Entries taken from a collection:
++++
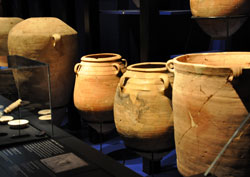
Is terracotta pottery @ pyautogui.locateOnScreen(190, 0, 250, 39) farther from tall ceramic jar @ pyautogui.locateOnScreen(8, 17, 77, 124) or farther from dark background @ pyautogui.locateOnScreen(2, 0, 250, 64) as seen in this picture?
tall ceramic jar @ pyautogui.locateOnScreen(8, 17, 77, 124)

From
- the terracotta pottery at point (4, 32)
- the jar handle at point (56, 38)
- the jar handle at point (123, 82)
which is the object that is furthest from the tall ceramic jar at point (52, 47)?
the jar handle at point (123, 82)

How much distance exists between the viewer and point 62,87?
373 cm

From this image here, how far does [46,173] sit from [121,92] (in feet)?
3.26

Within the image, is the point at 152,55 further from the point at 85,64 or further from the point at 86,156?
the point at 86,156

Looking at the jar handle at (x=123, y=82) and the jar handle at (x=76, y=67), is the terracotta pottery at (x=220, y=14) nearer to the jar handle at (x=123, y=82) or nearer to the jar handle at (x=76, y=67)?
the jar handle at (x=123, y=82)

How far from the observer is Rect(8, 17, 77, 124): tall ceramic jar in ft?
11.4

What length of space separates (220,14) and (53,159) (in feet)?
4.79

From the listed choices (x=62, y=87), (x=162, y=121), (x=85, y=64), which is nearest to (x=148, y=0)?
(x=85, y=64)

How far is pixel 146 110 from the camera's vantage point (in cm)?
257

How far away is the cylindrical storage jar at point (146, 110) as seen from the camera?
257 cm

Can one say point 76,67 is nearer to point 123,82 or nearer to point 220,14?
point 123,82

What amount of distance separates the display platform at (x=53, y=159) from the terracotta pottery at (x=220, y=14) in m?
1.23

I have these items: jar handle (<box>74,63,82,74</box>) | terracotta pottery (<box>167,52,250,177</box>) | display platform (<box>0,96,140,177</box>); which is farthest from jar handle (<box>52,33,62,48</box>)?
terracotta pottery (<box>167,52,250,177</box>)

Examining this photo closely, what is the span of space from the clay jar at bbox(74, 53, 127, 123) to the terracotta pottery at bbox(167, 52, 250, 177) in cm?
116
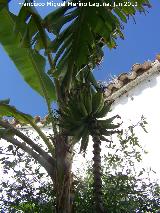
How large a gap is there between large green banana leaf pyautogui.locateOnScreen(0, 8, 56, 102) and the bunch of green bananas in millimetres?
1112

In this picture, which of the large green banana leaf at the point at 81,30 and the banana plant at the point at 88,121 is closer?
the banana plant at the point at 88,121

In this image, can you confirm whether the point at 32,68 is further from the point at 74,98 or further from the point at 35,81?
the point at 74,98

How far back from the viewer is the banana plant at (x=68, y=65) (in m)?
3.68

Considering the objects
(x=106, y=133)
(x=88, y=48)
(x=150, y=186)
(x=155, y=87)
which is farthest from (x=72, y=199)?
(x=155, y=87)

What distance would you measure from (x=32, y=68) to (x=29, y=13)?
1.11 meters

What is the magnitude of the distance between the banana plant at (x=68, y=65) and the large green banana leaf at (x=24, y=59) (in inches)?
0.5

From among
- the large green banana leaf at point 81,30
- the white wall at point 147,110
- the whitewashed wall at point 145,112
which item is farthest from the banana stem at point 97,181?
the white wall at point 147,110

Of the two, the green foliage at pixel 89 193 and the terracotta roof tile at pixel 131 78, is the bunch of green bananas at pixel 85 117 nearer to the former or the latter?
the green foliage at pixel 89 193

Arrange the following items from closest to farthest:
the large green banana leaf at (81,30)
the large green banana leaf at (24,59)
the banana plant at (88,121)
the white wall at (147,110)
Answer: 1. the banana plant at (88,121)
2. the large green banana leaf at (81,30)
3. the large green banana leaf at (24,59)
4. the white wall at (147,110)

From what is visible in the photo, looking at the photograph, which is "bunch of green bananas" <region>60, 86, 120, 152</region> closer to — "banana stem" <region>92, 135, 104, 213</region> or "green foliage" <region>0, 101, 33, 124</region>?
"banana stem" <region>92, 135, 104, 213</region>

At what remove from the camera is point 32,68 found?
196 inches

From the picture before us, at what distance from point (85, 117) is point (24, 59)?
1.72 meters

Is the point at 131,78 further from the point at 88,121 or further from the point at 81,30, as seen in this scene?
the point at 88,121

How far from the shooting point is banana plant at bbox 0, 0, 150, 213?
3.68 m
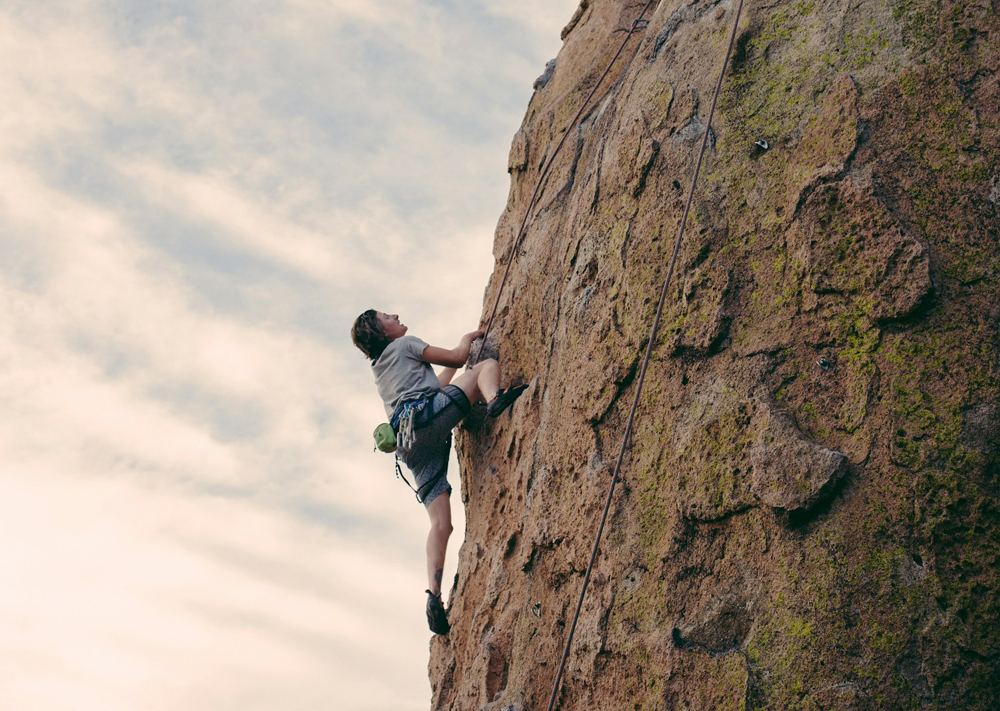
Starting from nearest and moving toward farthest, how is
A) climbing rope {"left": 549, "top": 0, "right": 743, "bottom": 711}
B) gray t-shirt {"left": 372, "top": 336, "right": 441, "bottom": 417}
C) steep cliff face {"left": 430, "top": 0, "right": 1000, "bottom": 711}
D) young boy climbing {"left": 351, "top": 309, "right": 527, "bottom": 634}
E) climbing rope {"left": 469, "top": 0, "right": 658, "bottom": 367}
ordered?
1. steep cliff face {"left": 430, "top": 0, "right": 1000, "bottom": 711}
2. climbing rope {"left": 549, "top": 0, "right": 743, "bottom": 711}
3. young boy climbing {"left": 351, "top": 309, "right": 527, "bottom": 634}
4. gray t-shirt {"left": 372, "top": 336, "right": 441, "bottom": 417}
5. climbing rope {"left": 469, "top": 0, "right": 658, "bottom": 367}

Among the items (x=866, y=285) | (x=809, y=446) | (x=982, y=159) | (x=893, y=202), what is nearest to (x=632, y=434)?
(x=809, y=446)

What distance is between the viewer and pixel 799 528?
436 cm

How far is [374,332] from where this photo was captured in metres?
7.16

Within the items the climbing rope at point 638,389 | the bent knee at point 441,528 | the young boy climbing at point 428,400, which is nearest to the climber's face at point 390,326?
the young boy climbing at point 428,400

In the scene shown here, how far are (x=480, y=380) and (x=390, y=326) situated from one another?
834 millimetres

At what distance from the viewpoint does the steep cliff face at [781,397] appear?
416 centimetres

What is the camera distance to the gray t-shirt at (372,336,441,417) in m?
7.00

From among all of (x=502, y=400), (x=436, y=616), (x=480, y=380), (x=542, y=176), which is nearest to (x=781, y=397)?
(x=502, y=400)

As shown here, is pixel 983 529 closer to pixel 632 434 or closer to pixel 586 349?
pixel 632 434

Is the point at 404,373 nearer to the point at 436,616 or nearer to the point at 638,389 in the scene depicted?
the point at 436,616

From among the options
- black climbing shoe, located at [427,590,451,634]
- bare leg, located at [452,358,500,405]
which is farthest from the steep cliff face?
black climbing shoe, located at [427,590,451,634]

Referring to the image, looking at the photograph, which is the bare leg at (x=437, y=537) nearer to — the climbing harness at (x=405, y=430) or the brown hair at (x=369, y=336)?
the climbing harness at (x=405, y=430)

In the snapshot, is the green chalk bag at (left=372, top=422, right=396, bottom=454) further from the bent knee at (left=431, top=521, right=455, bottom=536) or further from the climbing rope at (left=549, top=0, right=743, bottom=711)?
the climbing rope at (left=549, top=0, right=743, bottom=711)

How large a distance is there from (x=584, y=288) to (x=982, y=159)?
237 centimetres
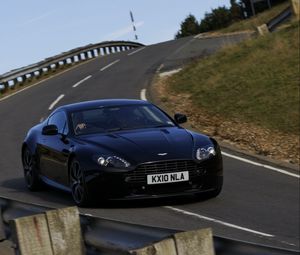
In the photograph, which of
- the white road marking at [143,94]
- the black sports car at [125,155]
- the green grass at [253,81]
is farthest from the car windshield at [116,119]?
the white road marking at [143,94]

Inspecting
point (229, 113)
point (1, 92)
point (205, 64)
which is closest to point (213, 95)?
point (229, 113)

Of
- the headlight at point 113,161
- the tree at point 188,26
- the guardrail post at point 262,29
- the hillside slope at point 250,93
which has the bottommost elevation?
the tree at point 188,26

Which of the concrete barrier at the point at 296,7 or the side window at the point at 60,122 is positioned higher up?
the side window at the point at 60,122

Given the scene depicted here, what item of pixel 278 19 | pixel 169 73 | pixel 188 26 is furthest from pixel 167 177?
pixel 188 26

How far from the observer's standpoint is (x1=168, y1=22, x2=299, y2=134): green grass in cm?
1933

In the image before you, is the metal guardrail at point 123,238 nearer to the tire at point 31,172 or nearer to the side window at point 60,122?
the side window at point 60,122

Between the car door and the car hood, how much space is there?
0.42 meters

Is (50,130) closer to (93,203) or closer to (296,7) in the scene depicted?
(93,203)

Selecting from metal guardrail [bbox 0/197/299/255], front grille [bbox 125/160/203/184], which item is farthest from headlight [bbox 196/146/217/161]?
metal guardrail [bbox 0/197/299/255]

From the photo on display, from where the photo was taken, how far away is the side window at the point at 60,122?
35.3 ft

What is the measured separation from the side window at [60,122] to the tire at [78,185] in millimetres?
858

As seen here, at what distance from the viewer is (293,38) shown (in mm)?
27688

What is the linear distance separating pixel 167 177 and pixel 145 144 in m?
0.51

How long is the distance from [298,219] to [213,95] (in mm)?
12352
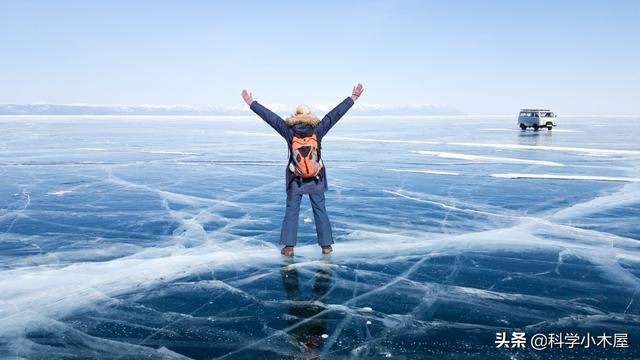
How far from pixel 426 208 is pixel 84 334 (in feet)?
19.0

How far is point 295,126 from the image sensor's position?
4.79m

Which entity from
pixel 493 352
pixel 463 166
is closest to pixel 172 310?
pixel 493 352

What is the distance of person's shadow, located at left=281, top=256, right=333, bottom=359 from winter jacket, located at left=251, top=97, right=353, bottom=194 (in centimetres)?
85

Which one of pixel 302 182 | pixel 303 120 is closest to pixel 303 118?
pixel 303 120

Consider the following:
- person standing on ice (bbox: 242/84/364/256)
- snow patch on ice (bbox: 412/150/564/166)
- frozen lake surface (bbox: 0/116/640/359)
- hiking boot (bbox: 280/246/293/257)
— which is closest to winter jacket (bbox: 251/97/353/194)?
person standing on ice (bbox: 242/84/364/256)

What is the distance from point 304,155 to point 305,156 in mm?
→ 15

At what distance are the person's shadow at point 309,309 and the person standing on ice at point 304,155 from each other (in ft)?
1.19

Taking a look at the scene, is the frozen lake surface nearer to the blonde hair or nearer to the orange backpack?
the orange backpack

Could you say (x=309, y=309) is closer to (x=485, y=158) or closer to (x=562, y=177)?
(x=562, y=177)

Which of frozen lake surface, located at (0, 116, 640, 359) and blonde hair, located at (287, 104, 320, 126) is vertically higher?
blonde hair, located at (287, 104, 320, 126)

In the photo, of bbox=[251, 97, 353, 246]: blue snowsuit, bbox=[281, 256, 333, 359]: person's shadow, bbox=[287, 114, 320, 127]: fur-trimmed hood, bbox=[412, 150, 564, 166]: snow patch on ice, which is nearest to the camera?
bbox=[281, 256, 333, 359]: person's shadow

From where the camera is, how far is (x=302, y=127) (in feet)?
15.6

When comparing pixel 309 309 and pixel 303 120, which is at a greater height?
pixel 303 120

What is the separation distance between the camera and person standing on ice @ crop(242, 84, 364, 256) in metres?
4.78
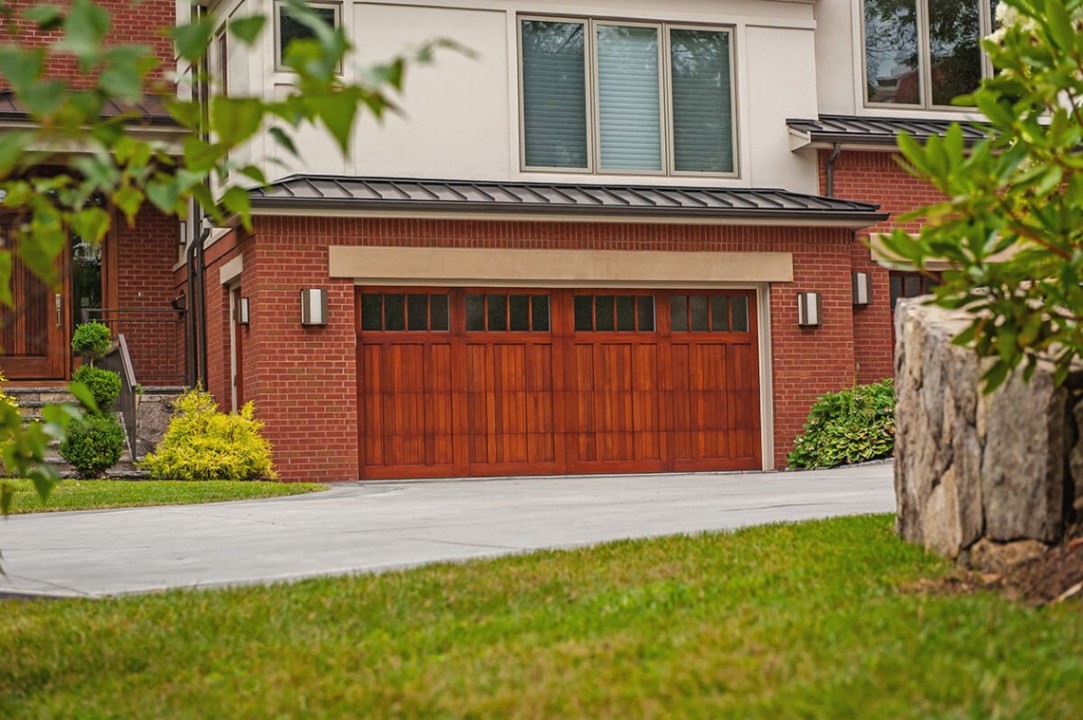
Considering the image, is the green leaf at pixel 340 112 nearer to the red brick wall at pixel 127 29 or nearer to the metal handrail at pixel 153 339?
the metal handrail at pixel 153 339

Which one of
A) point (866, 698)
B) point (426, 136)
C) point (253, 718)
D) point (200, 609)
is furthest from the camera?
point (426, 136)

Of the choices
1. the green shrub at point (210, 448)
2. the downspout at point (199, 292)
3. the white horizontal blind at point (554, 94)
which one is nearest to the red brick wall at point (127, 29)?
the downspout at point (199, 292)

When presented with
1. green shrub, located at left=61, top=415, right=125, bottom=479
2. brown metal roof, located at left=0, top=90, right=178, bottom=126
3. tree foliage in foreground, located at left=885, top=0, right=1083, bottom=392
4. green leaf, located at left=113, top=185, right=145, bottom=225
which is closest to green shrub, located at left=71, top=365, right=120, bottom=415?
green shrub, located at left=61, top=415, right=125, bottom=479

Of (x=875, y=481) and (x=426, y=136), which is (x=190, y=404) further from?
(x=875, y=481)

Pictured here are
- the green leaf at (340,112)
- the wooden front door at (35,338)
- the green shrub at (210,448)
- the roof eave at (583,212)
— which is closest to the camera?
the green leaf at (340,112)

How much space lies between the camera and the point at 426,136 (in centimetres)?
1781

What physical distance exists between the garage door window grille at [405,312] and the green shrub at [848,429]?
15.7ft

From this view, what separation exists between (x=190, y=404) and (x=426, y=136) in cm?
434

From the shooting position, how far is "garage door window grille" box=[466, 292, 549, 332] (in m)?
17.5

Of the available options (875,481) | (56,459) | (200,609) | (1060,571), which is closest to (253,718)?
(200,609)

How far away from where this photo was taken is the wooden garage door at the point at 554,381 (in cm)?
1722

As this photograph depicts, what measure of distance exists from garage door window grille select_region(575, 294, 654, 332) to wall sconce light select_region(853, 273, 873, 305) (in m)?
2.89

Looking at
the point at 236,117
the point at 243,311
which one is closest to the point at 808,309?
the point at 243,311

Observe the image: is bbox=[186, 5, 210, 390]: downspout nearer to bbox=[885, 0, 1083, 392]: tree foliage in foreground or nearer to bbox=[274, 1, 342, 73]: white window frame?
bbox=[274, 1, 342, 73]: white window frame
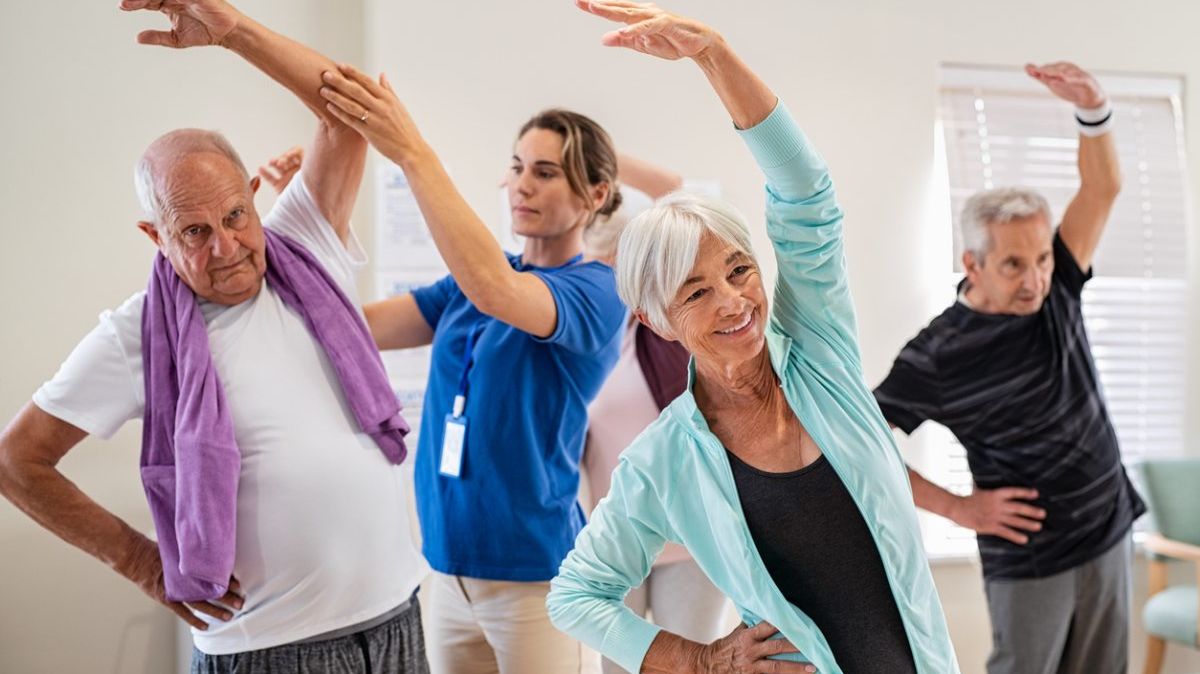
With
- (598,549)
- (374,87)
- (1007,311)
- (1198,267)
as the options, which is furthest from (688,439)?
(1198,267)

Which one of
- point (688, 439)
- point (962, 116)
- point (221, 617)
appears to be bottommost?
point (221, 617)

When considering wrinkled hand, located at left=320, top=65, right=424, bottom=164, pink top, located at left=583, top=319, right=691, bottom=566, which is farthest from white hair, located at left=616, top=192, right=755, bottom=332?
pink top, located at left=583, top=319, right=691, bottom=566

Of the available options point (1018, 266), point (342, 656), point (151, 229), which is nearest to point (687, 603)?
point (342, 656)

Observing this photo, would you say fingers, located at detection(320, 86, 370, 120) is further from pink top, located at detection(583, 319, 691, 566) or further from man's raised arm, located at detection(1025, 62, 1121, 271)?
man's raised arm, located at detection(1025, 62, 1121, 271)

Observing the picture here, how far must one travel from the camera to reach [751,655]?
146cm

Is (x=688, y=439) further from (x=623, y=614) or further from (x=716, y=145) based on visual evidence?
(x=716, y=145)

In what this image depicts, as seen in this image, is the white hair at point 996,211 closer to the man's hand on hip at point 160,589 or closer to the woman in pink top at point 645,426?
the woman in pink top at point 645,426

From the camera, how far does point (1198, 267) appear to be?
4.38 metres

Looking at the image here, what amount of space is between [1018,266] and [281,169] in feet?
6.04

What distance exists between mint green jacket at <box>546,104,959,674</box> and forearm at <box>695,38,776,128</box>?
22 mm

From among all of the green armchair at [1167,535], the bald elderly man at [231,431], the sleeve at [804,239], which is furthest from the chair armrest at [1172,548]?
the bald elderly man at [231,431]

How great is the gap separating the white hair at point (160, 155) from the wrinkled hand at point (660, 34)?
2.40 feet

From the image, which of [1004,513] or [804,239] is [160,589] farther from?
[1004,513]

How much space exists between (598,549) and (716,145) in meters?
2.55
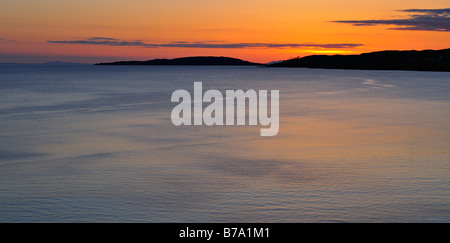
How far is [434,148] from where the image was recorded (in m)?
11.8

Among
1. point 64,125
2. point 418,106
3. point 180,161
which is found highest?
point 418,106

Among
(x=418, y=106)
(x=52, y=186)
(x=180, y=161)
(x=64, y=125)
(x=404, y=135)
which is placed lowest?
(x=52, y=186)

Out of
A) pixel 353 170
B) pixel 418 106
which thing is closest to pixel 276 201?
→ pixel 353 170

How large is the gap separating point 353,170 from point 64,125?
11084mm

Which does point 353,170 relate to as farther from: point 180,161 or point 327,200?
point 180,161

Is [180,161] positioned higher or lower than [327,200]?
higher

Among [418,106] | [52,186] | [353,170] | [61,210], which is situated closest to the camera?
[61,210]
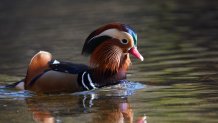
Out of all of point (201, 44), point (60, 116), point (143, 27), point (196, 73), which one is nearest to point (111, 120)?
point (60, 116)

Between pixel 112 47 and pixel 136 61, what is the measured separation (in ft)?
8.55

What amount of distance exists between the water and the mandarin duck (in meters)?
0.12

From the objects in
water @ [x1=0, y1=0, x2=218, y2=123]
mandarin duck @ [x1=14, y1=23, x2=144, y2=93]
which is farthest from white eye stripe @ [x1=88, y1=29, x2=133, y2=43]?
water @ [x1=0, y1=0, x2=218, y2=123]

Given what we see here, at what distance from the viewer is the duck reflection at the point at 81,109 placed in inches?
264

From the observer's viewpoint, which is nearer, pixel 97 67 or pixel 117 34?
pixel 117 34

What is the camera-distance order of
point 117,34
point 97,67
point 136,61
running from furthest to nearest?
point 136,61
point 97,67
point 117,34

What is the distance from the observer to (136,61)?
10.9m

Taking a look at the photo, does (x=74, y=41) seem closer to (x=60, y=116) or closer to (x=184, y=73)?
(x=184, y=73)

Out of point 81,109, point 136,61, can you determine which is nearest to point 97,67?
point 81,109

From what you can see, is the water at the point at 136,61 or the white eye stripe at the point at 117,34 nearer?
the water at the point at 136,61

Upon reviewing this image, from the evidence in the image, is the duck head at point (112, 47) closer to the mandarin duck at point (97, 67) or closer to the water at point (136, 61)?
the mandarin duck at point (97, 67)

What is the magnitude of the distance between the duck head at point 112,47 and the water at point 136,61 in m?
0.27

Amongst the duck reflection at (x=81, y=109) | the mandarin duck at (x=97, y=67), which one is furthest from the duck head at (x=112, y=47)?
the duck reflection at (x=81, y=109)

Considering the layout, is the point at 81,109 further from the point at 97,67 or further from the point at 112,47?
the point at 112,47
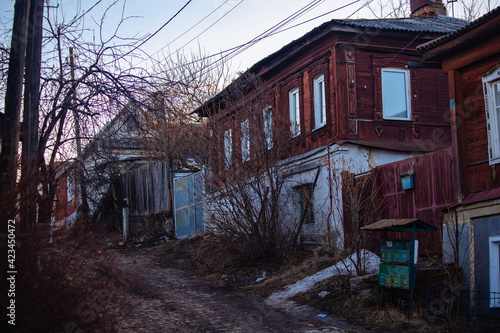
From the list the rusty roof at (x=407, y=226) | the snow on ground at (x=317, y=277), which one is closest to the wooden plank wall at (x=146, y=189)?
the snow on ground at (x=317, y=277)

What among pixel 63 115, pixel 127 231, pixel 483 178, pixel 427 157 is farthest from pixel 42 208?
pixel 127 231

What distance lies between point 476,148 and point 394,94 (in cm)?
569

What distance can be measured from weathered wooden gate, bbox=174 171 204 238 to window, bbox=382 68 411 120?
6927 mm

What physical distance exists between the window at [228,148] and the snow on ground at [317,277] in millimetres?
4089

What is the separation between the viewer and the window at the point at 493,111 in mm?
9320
++++
_WHAT YOU ARE ASKED TO DO:_ Lay out the entries from the line with "What is the magnitude of the distance between the duck" up to and including the last line of the entries as a two-column CSV with the headers entry_text and answer. Give one row per entry, put each field in double quotes with any line breaks replaced by spaces, and leave out the pictures.

_ANSWER TO THE TASK:_
entry_text,answer
"What is the magnitude of the distance between the duck head at point 112,47 and the water at point 136,61 in m?","0.27"
"Amongst the duck reflection at (x=81, y=109) | the mandarin duck at (x=97, y=67), which one is furthest from the duck head at (x=112, y=47)?","the duck reflection at (x=81, y=109)"
"Considering the layout, is the point at 81,109 further from the point at 97,67 or further from the point at 112,47?","the point at 112,47"
"From the list the rusty roof at (x=407, y=226) | the snow on ground at (x=317, y=277), which one is closest to the wooden plank wall at (x=146, y=189)?","the snow on ground at (x=317, y=277)"
"What among pixel 63 115, pixel 127 231, pixel 483 178, pixel 427 157 is farthest from pixel 42 208?","pixel 127 231"
"What distance lies between point 476,148 and point 394,94 (in cm)?","569"
"What distance can be measured from weathered wooden gate, bbox=174 171 204 238 to window, bbox=382 68 411 120?","6927 mm"
"What physical distance exists between the window at [228,148] and the snow on ground at [317,277] in millimetres?","4089"
"What is the separation between the viewer and the window at the point at 493,111 in mm?","9320"